Setelah melakukan aksi tersebut, Mochamad Basyori kembali ke warung kopi dan menyerahkan ponsel Vivo T20 kepada terdakwa.
“Menurut pengakuan terdakwa, ponsel itu rencananya digunakan untuk anaknya. Namun, beberapa hari kemudian ponsel tersebut dijual seharga Rp300 ribu, dan uangnya dipakai untuk kebutuhan sehari-hari,” tambah Fathol Rasyid.
Atas perbuatannya, terdakwa dijerat dengan Pasal 480 Kitab Undang-Undang Hukum Pidana (KUHP) tentang Penadahan.
Sementara itu, Misnati, ibu dari almarhumah Perizada Eilga Artemisia, dalam kesaksiannya mengungkapkan kronologi kejadian yang ia dapat dari putrinya sebelum meninggal dunia.

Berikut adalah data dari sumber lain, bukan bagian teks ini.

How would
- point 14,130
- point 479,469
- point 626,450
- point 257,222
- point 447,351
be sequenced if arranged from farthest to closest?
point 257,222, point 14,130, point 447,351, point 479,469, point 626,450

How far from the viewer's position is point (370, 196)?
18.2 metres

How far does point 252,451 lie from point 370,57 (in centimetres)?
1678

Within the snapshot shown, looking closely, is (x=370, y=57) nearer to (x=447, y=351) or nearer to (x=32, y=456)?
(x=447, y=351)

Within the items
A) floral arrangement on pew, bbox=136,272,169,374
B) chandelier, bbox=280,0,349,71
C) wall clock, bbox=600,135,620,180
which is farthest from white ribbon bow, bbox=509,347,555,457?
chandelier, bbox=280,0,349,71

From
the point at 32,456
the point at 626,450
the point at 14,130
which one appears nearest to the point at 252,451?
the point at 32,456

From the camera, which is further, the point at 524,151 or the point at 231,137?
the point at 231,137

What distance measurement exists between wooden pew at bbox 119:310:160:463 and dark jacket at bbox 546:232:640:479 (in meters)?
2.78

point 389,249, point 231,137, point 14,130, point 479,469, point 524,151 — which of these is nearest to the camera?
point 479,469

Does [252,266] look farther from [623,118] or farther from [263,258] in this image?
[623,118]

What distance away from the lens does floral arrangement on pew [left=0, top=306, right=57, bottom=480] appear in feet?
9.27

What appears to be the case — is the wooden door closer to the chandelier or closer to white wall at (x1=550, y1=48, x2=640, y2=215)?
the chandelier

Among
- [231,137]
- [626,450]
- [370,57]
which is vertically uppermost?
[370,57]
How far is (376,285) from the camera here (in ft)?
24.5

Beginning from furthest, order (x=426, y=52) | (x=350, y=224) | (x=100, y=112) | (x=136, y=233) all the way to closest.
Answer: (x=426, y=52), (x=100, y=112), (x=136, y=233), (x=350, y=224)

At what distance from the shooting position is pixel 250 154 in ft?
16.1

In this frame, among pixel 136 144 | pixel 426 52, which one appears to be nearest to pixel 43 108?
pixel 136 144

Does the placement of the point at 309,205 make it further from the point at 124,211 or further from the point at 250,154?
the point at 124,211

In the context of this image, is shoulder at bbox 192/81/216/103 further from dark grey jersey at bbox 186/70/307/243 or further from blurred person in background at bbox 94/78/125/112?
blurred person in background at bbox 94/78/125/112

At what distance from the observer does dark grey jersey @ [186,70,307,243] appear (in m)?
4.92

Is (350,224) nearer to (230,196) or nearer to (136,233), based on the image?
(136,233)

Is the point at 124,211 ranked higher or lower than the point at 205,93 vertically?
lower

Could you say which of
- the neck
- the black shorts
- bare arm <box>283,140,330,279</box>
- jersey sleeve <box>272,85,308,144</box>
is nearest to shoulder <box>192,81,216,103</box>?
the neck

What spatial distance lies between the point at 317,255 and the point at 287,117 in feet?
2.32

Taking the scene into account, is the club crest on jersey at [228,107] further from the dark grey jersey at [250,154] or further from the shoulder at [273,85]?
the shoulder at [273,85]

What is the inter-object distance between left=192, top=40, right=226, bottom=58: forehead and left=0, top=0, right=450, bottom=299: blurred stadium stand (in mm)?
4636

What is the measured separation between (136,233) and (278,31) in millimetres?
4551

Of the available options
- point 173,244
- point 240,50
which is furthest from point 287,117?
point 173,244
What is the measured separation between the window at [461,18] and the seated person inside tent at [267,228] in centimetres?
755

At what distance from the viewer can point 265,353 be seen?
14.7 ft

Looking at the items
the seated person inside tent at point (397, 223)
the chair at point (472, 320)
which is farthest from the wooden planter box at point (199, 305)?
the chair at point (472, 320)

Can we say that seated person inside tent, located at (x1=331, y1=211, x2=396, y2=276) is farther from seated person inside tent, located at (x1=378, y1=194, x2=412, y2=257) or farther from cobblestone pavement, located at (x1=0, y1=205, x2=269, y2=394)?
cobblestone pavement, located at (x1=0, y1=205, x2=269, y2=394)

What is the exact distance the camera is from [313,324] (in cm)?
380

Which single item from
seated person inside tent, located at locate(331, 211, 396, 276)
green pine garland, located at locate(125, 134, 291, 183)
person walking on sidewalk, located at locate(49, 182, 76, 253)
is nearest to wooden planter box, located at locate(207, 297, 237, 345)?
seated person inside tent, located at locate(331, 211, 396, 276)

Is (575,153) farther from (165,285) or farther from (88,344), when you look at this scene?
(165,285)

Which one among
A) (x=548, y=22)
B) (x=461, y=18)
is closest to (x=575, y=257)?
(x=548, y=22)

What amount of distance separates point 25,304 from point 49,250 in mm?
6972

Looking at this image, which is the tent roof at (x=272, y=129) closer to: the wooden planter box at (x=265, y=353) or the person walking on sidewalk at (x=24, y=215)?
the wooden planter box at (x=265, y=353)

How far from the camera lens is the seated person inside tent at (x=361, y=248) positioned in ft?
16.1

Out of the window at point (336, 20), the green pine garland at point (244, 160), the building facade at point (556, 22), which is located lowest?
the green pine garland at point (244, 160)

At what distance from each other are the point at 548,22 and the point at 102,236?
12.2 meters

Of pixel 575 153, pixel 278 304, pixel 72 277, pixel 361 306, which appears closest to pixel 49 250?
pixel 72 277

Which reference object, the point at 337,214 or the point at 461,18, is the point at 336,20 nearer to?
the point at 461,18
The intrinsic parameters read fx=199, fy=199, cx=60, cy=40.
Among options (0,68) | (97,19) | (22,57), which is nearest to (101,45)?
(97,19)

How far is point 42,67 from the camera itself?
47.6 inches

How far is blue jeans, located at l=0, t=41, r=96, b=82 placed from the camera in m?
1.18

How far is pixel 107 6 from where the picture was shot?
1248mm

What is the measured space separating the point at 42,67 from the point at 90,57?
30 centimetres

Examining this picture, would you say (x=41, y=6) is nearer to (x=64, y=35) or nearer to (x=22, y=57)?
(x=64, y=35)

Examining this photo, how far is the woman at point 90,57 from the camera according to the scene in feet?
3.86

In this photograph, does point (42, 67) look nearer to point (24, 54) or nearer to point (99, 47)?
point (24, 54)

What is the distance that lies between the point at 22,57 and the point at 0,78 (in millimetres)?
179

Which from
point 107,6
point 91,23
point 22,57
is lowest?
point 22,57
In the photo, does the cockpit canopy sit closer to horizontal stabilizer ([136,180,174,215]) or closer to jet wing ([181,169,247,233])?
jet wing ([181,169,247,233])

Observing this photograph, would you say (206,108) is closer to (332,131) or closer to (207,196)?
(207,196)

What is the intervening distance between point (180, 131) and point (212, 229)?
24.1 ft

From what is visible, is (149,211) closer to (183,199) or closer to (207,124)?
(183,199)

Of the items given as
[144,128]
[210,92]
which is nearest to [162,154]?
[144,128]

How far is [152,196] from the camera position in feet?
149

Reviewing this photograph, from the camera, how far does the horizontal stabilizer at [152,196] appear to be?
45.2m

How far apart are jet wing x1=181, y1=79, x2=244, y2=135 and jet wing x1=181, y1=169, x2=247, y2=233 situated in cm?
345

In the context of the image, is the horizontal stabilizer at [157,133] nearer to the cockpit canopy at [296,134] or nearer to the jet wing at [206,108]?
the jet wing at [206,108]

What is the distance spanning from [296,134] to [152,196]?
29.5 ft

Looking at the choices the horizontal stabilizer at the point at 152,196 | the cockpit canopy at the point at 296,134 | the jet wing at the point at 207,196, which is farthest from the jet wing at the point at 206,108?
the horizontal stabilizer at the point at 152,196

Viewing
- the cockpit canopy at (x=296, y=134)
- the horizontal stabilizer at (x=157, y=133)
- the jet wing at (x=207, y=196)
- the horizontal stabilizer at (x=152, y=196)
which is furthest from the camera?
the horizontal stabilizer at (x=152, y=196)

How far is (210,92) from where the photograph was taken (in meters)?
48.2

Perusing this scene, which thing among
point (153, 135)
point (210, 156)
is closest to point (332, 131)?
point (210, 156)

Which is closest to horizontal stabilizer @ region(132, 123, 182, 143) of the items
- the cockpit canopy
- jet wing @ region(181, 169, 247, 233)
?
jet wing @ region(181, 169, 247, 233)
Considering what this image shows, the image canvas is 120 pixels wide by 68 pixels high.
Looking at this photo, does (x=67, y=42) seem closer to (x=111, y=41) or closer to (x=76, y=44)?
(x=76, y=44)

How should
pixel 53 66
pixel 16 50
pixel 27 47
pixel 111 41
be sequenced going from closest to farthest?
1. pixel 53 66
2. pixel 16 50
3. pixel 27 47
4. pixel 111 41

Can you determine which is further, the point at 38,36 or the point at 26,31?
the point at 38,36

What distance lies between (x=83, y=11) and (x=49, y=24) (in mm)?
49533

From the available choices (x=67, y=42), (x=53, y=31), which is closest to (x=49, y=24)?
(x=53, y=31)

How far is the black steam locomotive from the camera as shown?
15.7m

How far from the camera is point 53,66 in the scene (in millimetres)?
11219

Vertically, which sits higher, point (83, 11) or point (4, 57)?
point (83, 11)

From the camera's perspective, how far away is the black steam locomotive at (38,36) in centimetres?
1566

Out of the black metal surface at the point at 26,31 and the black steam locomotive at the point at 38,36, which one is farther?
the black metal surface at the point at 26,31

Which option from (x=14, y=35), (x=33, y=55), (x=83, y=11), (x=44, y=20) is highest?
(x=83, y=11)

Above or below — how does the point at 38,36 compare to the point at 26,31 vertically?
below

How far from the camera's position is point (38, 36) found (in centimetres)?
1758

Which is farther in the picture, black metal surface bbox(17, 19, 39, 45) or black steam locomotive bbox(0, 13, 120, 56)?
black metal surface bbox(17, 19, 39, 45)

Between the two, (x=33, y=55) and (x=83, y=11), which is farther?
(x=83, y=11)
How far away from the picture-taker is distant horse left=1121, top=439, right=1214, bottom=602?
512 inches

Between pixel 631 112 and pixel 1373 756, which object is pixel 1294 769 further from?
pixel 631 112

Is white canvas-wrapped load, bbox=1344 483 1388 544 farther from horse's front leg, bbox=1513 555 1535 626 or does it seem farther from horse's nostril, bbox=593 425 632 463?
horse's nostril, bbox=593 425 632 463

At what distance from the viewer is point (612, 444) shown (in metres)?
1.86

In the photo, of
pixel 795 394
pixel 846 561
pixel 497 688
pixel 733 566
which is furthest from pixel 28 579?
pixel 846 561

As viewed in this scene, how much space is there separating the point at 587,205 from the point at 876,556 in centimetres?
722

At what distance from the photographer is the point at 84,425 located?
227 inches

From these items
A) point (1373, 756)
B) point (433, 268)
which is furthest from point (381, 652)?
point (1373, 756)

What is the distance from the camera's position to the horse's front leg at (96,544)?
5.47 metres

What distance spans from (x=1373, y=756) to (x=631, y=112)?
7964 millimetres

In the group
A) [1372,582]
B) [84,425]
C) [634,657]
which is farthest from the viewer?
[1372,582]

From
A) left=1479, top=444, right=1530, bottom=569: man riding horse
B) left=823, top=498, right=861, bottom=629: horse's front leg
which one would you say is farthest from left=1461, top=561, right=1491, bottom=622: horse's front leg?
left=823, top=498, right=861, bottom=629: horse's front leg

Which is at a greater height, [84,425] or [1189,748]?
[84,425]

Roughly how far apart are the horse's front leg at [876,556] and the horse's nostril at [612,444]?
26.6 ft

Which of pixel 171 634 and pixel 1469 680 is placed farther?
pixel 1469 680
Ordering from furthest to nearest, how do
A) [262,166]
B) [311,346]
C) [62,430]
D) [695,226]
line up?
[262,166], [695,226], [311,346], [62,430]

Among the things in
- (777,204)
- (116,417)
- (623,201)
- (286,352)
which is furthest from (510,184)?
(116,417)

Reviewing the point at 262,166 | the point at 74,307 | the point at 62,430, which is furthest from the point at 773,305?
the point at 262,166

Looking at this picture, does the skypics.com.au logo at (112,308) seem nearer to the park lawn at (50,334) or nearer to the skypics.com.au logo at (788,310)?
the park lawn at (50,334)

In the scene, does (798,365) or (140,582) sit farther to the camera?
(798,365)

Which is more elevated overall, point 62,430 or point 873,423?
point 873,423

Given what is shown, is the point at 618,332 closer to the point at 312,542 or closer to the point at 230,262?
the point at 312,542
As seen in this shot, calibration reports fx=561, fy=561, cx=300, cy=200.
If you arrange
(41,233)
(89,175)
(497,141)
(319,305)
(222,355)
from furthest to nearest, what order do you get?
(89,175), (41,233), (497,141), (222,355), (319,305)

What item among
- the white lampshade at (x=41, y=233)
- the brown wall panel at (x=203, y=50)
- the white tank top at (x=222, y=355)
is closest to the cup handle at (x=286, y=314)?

“Pada hari Selasa, 17 Desember 2024, sekitar pukul 02.10 WIB, sepulang kerja, korban dipepet dari arah kanan di belakang Hanamasa dekat DKT. Setelah mengetahui tas cangklong korban berada di sisi kiri, pelaku berpindah arah dan menarik tas tersebut hingga korban terseret,” tutur Misnati.
Usai mendengarkan keterangan terdakwa dan sejumlah saksi, majelis hakim memutuskan untuk melanjutkan persidangan pada Kamis, 8 Mei 2025, dengan agenda pembacaan tuntutan.